The question will be, at what point does the illusion go away? 
At what point does it become impossible to tell ourselves it's not really smart, it's just applying some basic rules, iterated over a lot of flops? 

Because given the non-linear rates of advancement, by the time it starts getting notice, what's on the cutting edge will be what's otherwise around the corner, and what's around the corner from that, well ...

I think there will be some interesting times ahead where we end up with systems that cross over the following divides:
- of teaching itself
- of sentience
- of self-awareness

And even in those areas, it's not a binary situation, and I think we'll see debate over systems that have limited learning vs a more flexible and unlimited learning system.  And the terminology will be hotly debated.  What are the bounds?  What is the environment?  What is being learned?

I suspect in some ways that debate will continue all the way up to the point where machines start clearly surpassing humans and have ticked off all three boxes above: being auto-didactic, sentient and self-aware.

And then there's the complex issue of creativity.
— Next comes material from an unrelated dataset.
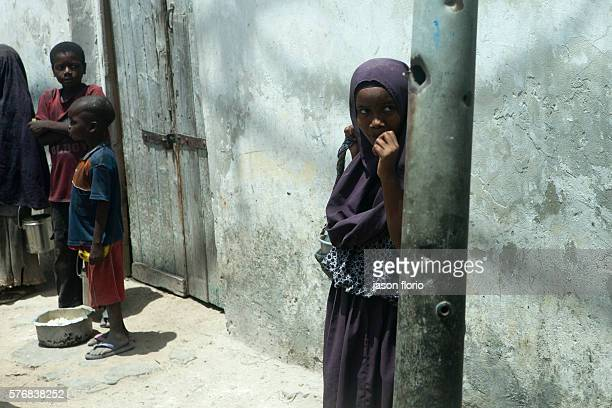 Children returning from a feeding center with metal cans filled with foodThousands of the poor in Mogadishu rely on food from feeding centers run by...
And because I'd argue that none of those are entirely binary, and that progress is more continuous, I think the discussion will carry on for some time, and merely start asymptoting to zero without actually having a moment where we just stop.  Though it's likely that there will be drop-off points where we go, see, this particular machine/accomplishment is strong evidence...

In a way, that's decades off, depending on how you like to put your marks on curves.  But one way or another, we're in for some upheaval.

To quote William Gibson: the future is already here, it's just not very evenly distributed.